Rod [36:35] I mean it’s hard to imagine, and I’m sorry, I have such imagination, in a way.
Mark [36:40] No, I really appreciate your comments, I think it’s important for it to be heard.
Its such a Pandora’s Box
Rod [36:46] In a way, I’m sorry that I ever found it-it’s Pandora’s box. All those stories are the same. Adam and Eve. It’s all about what we’ve learned. The power of our intellect to understand the world. And then the capacity or the worst aspects of – greed, gluttony, all the seven deadly sins, arranging themselves to take advantage of this power that we’ve unleashed in nature. It’s not just – it’s not the power just to destroy rainforests. Which – where do you start anyway? So, what advice do you give – there is no advice I could give. I really, as I say, I’m glad I’m in the 70s. I don’t even know what to tell my children, I mean my children know so I don’t have to tell them.
Millionaires and their Bunkers
Rod [37:45] Middle America and there was full of bunkers, these millionaire bankers, where they all think they can run away and hide until the rest of the world dies. Then they can all come out and be kings of the new world. They’re all over New Zealand now – all these tech company directors from California have all got bankers in New Zealand. They all think they’ll survive on baked beans. Some of these places got swimming pools in them and hospitals and streets.

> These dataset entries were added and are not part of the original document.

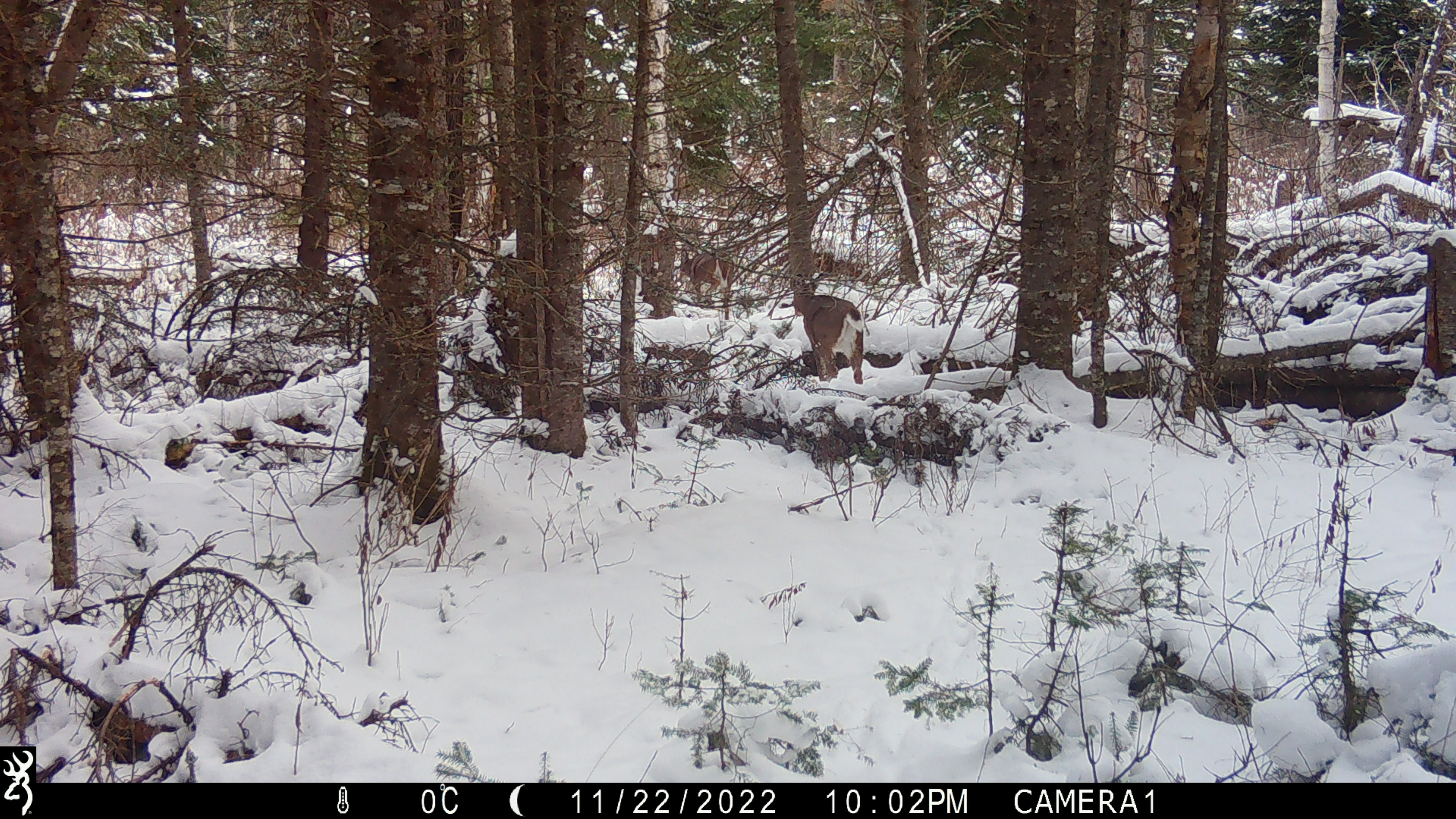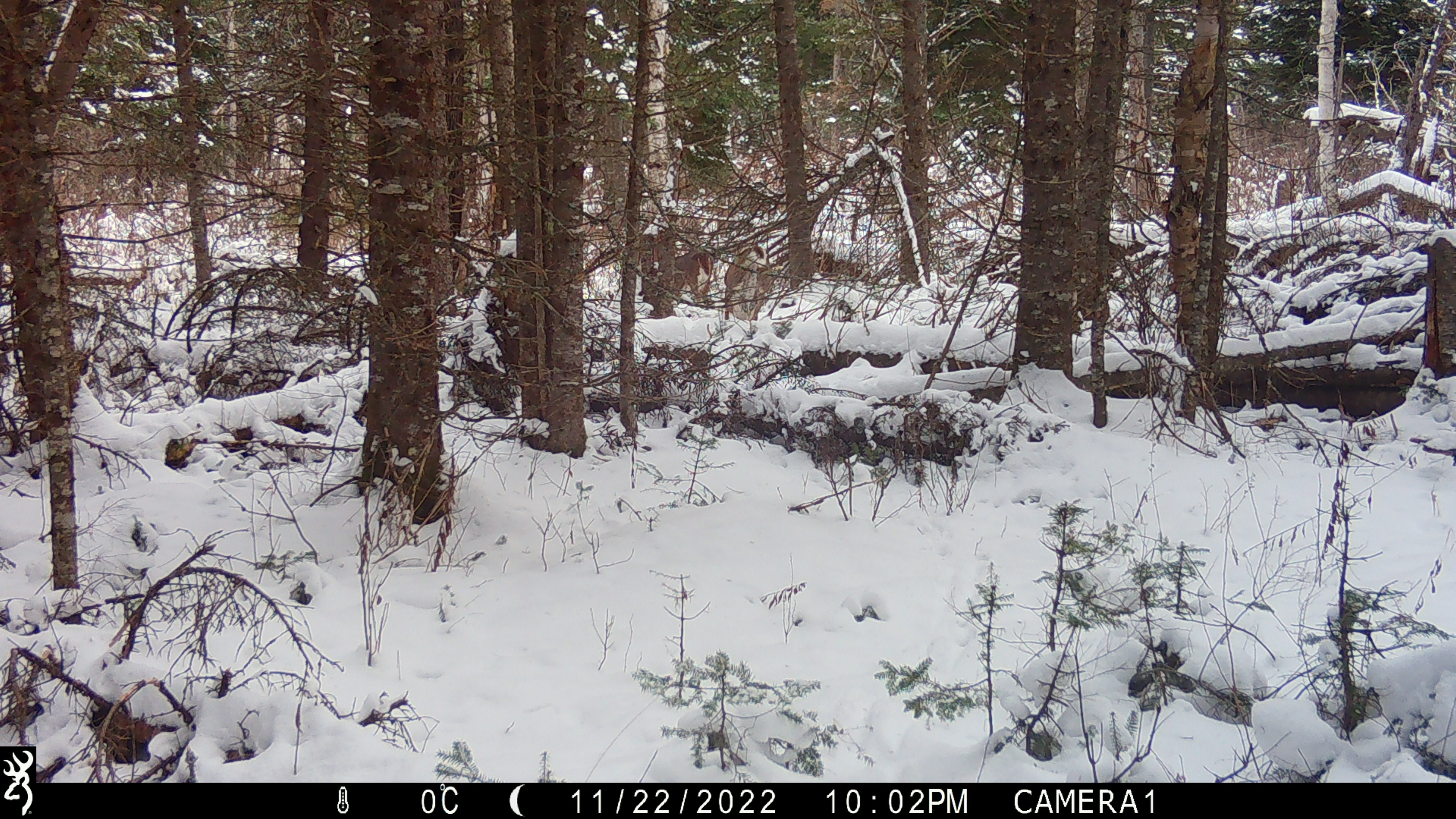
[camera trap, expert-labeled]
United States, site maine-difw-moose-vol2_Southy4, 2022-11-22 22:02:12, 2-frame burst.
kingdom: Animalia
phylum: Chordata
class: Mammalia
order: Artiodactyla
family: Cervidae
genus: Odocoileus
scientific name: Odocoileus virginianus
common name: white-tailed deer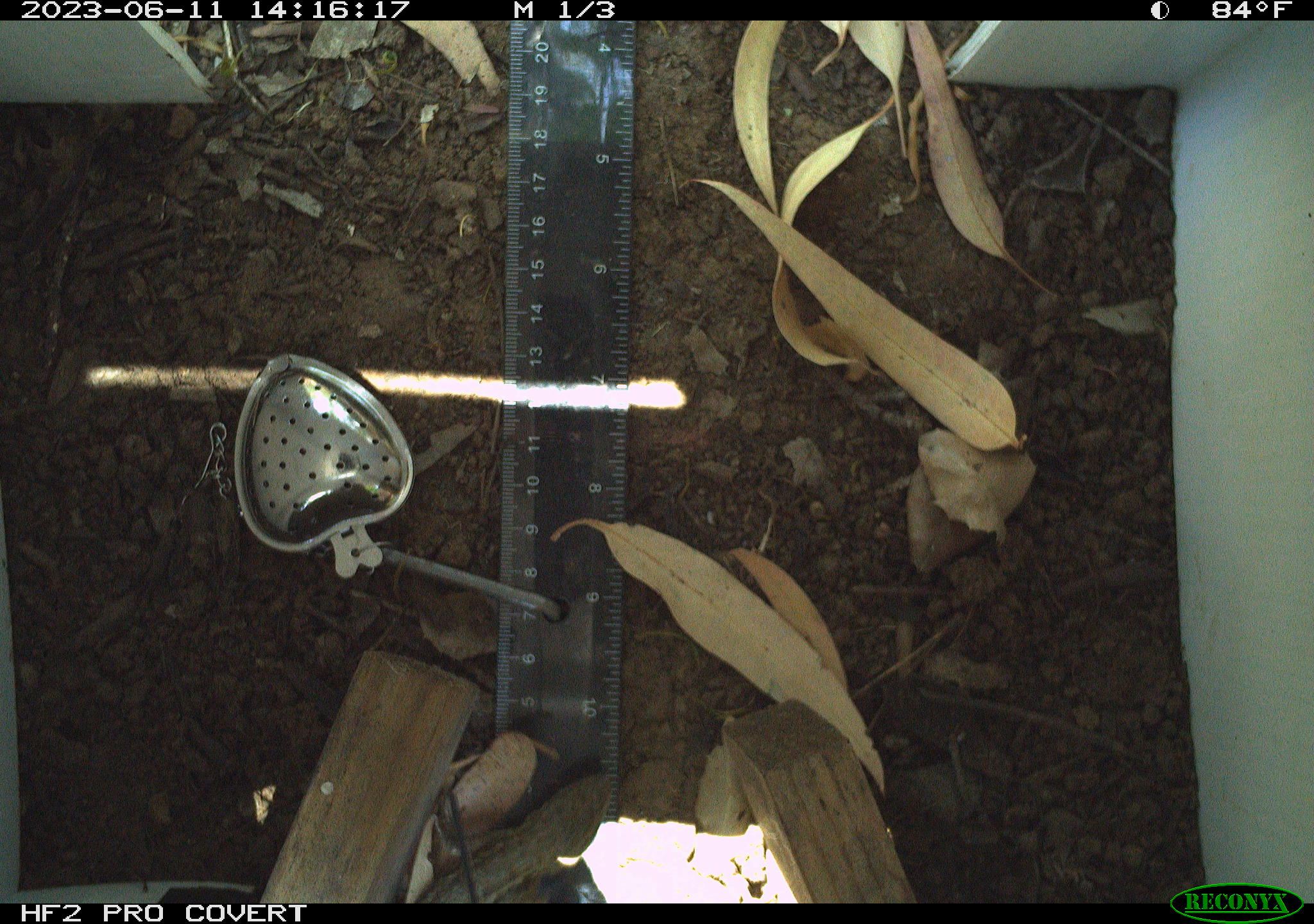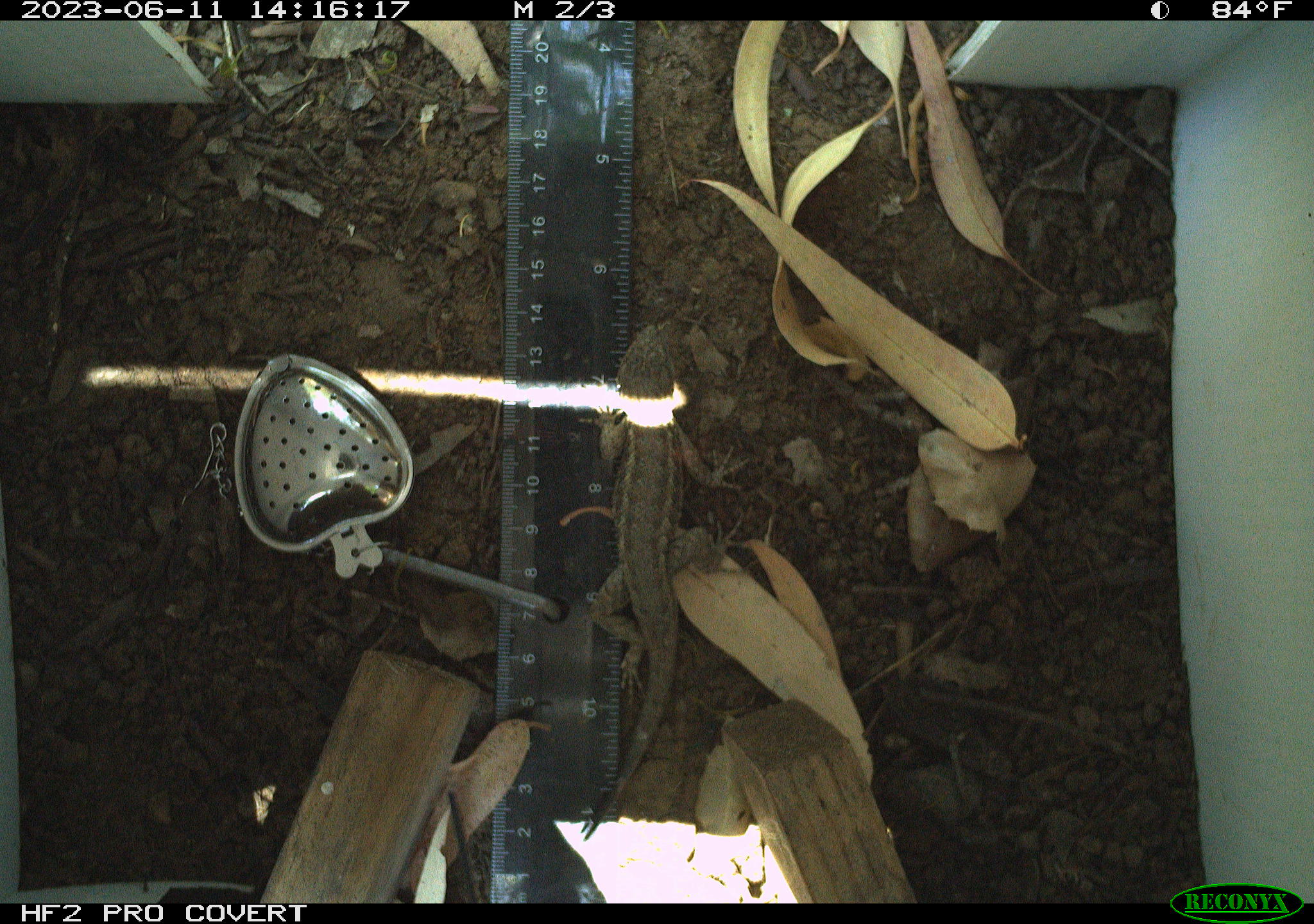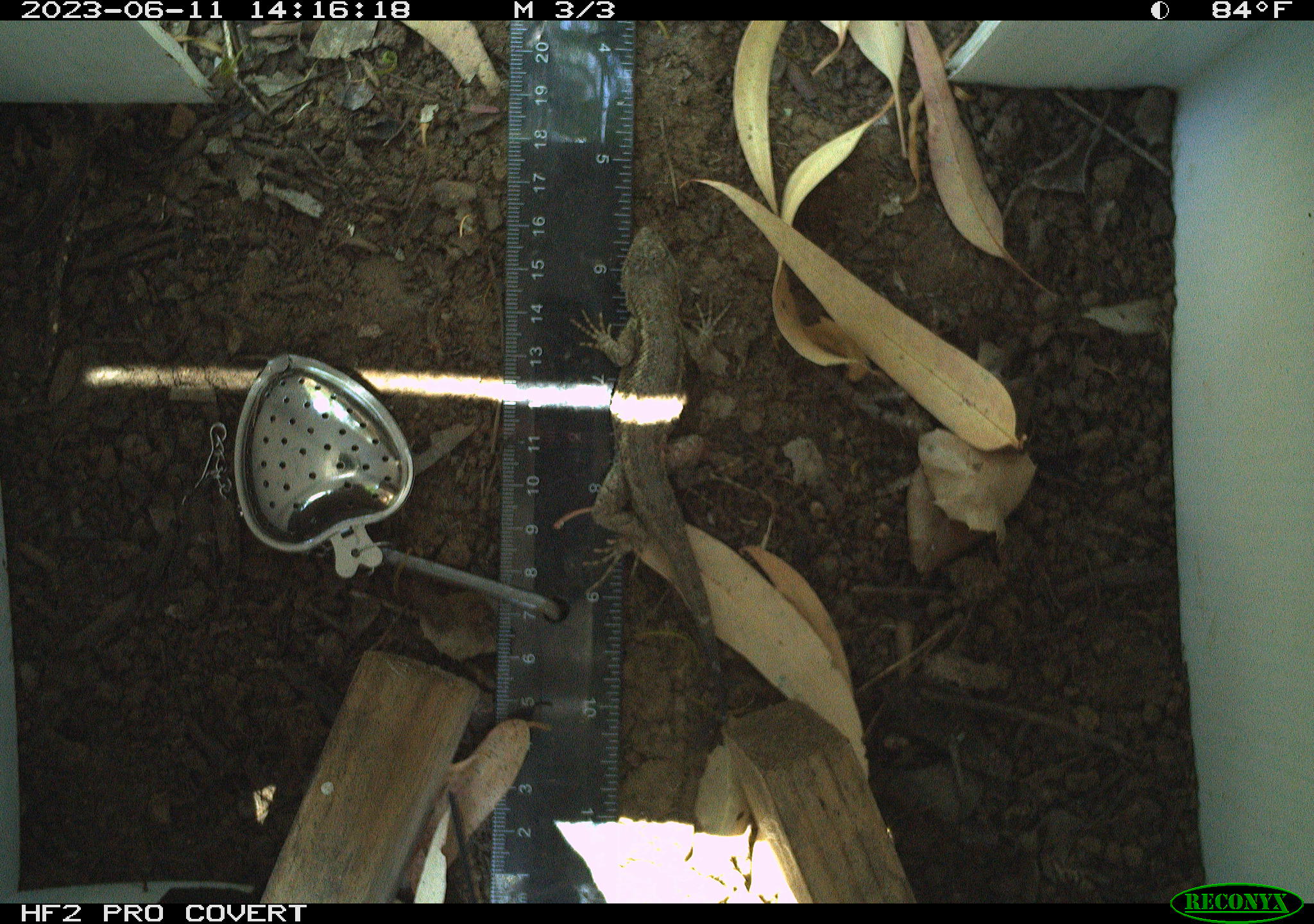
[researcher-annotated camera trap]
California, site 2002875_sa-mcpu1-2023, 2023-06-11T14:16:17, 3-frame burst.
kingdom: Animalia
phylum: Chordata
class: Reptilia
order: Squamata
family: Phrynosomatidae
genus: Sceloporus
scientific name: Sceloporus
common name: spiny lizards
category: sceloporus species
Sceloporus species (spiny lizards) (Sceloporus).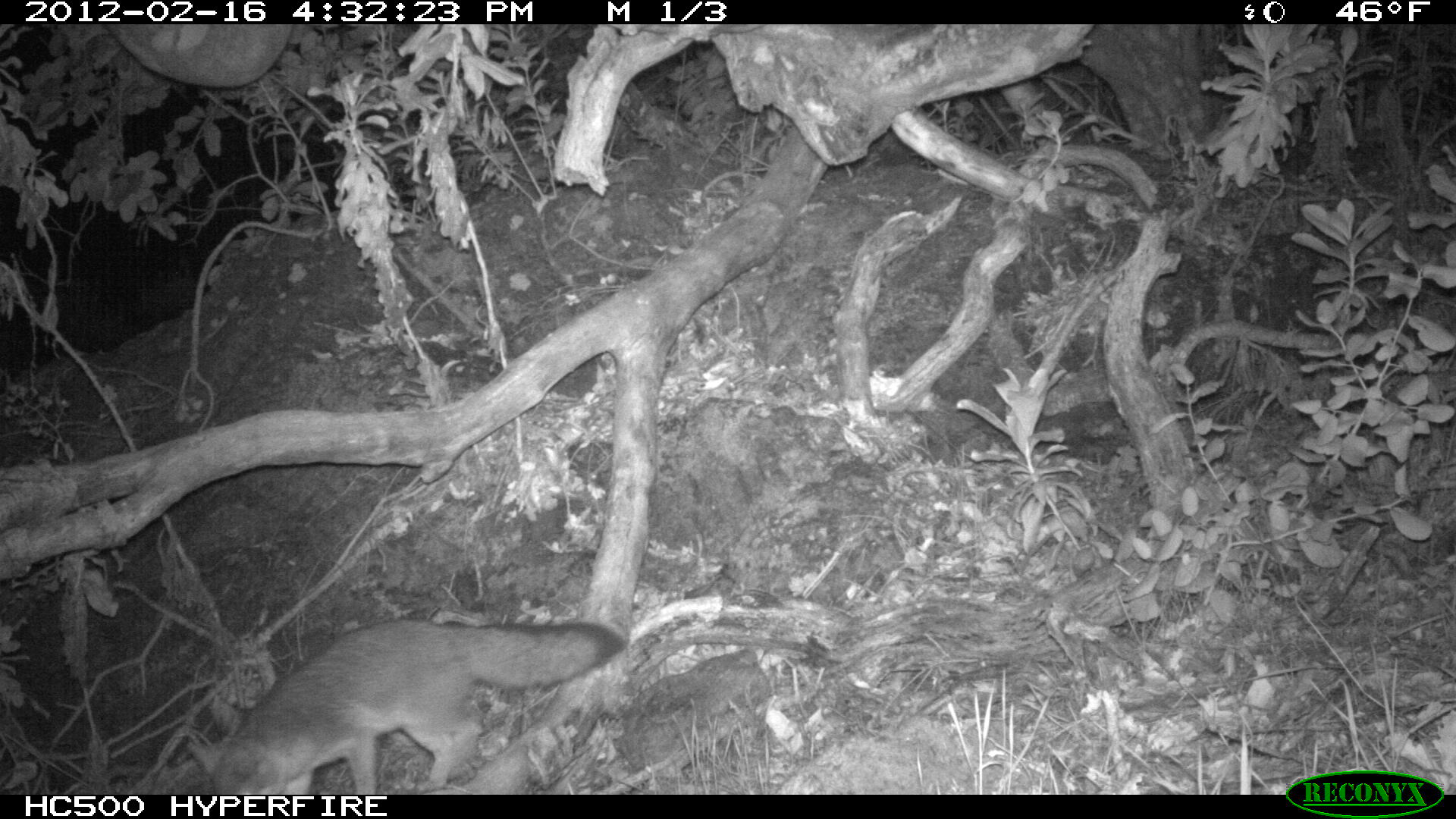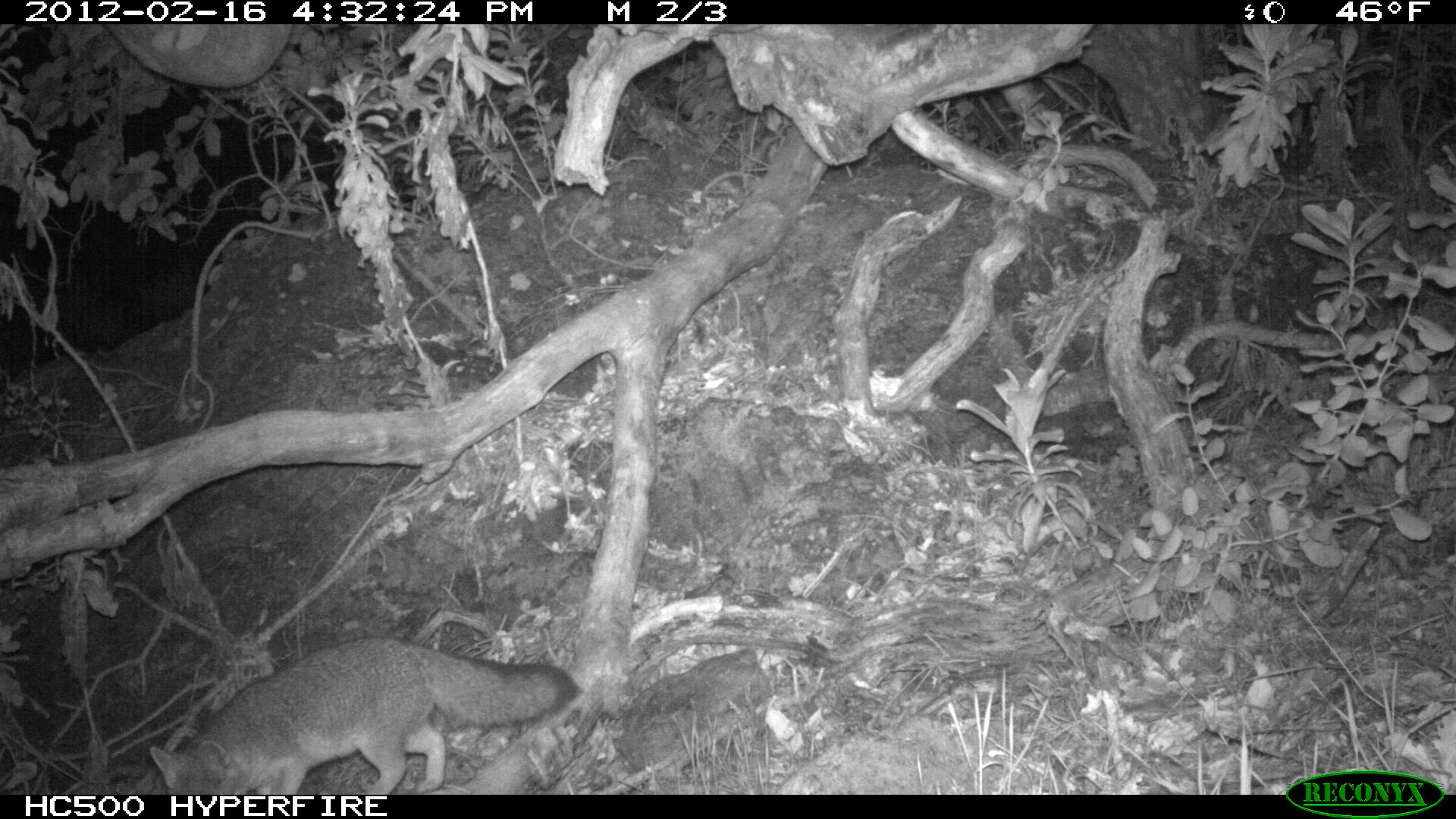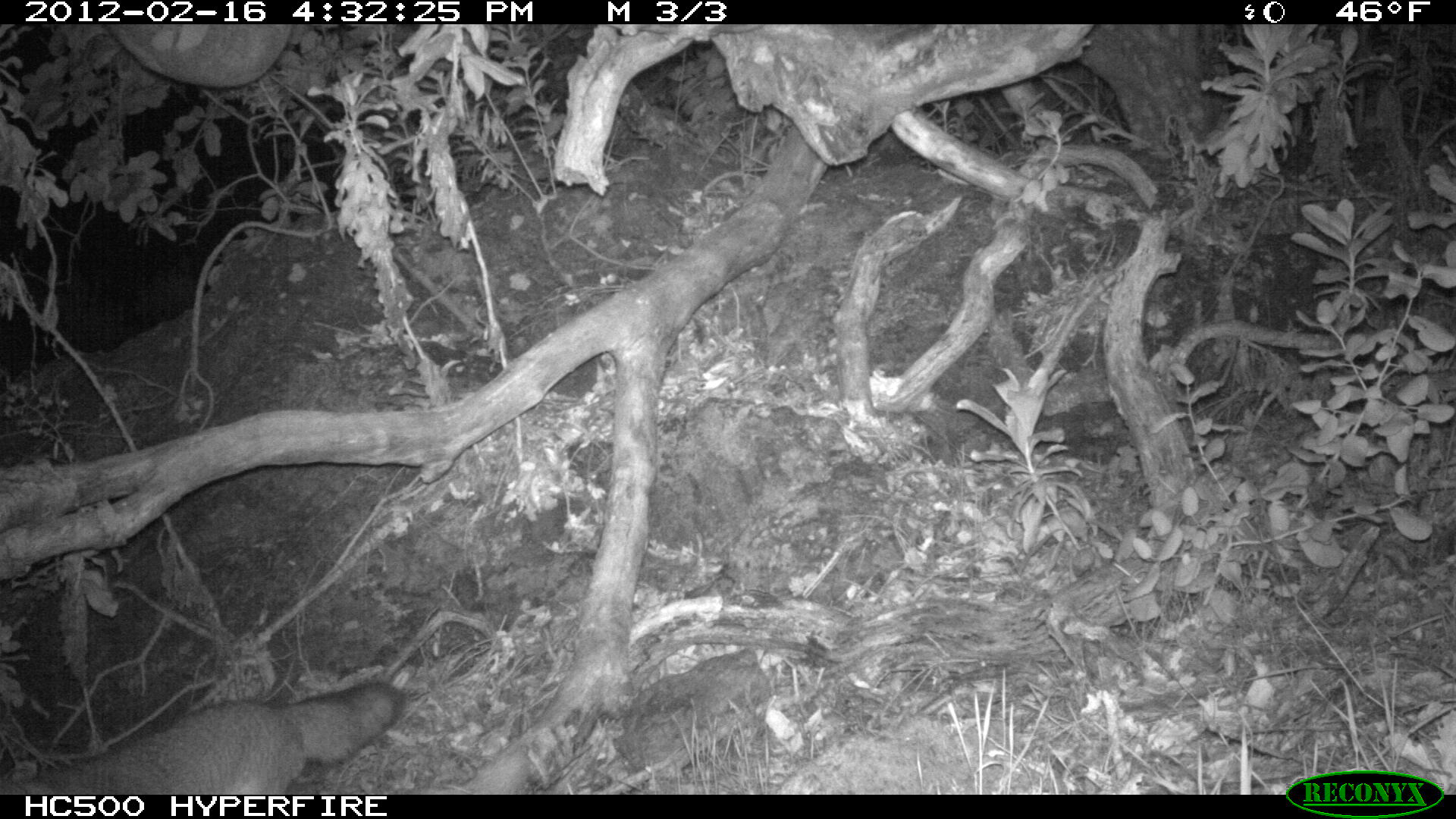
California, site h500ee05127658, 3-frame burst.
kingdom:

Some of them have vast and if you’ve got 10 or $20 million you can buy into one. So, how would you like to spend the rest of your life with a lot of rich pricks? We’re happy to affect the world and hope that everybody else dies by the time the doors open.
Mark [38:32] No. I wouldn’t want to do that. I would hope that we can make a change and encourage the younger people to do change their philosophy and you know really dig deep to improve what we’re currently doing.
Young People trying to Make Change
Rod [38:48] Well you can see it in the school strikes. The Australian Youth Climate Coalition which has been around for a long time has been working really, hard. But one hope is that Rupert Murdoch gets Coronavirus and dies. The other is Trump gets it, Boris Johnson gets it, Jair in Brazil gets it. People are at the end of this virus; people are really going to question how our world is run. In terms of climate change the fact that we’re running out of the soil, we’re running out of the water, running out of the sand. People are killing for sand now. It’s a commodity that is essential to concrete and it’s a sort of sand you need. I’m an architect, so I know about these things. You can’t – you just can’t get it. So, in India now, there are criminal gangs digging up sand from rivers and shooting the residents who are trying to start marching. And that’s just crazy.